Losing the 'valid forever' and have not a lot of chance to discover
that an invalid (i.e. re-cycled) ws is used effectively annoying.
WE could first allocate the ws till the next gc limit before starting
to recycle. But currently, the increase of the next gc limit
(i.e. the newly allocatable ws) is just 1 more than the previous reached
max => this would bring almost no additional protection.
Changing the logic to change the next gc is easy, but very easily
re-introduces huge memory usage.

One possible solution is to use a part of the bit range of a ws
to maintain a generation number.
E.g. let's assume the upper 8 bits are reserved for the ws generation.

A wsu would then maintain in parallel with ix2vec an array of generation
(i.e. each ws has its generation).
Each time a ws is marked as dead, its generation is incremented.
After 256 generation, we would go back to generation 0.
When returning a wordset outside of hg_wordset.c, the upper bits
of the ws will be set to its generation.

Before using a ws (I believe this will be only inside do_ix2vec),
the generation of the ws is compared with its expected generation
=> assert if generations are different.
If generations are equal, then the indexing can be done after masking
the generation bits.

I believe this would be relatively simple to implement.
In terms of memory, this is reasonable (an array of bytes,
same nr of elements as ix2vec).
In terms of cpu: as I believe the "cache" lookups do not need to check
the generation (they can/should cache the results with the generations),
the cpu should not be too much influenced by the needed generation check
and masking (should be only in do_ix2vec IIUC).
The level of protection against re-using an old (dangling but recycled)
ws depends on the nr of bits used for the generation.

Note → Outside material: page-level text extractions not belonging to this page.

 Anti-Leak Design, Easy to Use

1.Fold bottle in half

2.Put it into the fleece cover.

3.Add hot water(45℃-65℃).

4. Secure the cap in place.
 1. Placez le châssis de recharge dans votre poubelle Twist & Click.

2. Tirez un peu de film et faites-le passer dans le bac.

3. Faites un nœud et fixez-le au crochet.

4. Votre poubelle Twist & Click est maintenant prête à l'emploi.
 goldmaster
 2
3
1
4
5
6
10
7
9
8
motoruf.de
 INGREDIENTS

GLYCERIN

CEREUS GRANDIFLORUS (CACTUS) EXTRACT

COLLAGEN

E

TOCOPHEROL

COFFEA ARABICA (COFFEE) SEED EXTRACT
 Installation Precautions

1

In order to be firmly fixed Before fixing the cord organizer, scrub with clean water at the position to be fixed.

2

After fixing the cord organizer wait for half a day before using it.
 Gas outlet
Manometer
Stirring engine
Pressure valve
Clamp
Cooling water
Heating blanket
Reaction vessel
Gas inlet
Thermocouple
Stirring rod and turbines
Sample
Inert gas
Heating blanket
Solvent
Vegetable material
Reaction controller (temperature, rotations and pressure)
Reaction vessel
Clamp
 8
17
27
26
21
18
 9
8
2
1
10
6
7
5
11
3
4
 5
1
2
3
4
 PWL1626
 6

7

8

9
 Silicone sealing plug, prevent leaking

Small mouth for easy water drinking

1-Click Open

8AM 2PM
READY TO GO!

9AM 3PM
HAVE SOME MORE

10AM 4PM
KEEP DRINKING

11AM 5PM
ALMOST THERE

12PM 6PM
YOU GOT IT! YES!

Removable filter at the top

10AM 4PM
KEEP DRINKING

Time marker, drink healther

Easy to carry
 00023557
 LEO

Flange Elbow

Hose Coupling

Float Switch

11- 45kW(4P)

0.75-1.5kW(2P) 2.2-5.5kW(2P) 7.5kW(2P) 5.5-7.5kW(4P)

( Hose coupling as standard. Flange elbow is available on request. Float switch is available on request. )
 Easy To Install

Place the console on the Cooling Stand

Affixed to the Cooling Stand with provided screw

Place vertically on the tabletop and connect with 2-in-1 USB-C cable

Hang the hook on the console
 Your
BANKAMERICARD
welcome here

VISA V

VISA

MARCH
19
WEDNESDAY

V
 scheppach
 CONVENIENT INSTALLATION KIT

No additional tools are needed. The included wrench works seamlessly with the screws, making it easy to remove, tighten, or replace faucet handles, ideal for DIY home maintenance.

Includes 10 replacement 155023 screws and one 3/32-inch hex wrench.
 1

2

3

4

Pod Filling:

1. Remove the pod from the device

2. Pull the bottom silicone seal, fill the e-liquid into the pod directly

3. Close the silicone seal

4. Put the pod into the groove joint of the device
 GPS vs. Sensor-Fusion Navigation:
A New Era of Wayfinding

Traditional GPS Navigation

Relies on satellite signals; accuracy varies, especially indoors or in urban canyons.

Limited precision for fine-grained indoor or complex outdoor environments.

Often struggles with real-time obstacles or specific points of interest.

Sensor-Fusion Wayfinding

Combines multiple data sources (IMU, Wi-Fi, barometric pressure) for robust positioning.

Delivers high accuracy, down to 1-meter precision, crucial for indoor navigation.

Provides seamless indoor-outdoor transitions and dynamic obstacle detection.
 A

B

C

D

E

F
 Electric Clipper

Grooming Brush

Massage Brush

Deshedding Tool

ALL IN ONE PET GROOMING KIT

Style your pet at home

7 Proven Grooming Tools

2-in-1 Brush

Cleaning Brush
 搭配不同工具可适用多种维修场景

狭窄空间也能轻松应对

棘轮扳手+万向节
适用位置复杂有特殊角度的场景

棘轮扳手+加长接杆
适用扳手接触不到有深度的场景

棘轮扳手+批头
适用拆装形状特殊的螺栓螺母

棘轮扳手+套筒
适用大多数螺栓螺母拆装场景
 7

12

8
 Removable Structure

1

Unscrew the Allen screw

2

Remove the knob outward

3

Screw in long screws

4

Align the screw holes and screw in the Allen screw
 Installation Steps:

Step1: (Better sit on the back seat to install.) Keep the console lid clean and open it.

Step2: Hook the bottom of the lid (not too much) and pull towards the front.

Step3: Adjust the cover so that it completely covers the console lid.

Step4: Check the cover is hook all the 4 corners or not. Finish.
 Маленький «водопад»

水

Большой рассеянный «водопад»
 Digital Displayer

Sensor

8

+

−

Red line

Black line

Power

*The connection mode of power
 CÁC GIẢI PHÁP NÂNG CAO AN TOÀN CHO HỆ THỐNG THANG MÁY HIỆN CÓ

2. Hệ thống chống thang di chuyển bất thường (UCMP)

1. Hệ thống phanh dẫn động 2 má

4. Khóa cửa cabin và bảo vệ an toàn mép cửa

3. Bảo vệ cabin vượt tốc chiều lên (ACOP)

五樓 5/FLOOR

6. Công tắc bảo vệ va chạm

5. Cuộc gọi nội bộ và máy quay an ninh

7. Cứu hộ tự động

I see two possible problems:
1. the max nr of wordset in a wsu will be reduced from 2^32 to 2^(32-GENBITS)
   Taking too many GENBITS will imply a low max on nr of wordset.
   Taking too few  GENBITS will imply a low level of protection.
   => not clear how many bits we should/could take.
2. hg_wordset.h indicates that a ws is a 'opaque, small int index'.
   If a client of hg_wordset.h has used the knowledge that this is a
   'small int' to index another of its own array, then this kind of usage
   is broken. I do not believe there is such a nasty usage but I have not
   scanned the whole helgrind code.
Comment 5 Julian Seward 2011-08-12 07:59:22 UTC
(In reply to comment #4)
> One possible solution is to use a part of the bit range of a ws
> to maintain a generation number.
> [...]
> I see two possible problems:
> [...]

Yes .. good idea .. we could do that, and it would give more
protection.  I don't think either of the possible problems would be a
problem in practice.

But .. too much effort and complexity for this one case, IMO.  Let's
do the patch as-is.  Can you prepare a final version?
Comment 6 Philippe Waroquiers 2011-08-13 07:03:26 UTC
Created attachment 62792 [details]
laog garbage collect: upgraded to 11969, added assert on index

(In reply to comment #5)
> But .. too much effort and complexity for this one case, IMO.  Let's
> do the patch as-is.  Can you prepare a final version?
Attached new version, upgraded to revision 11969.
Added the assertions:
+      tl_assert(links->inns >= 0 && links->inns < univ_laog_cardinality);
...
+      tl_assert(links->outs >= 0 && links->outs < univ_laog_cardinality);
Comment 7 Julian Seward 2011-10-22 19:35:11 UTC
(In reply to comment #6)
> Created an attachment (id=62792) [details]
> laog garbage collect: upgraded to 11969, added assert on index

Committed verbatim; r12201.  Thanks Philippe!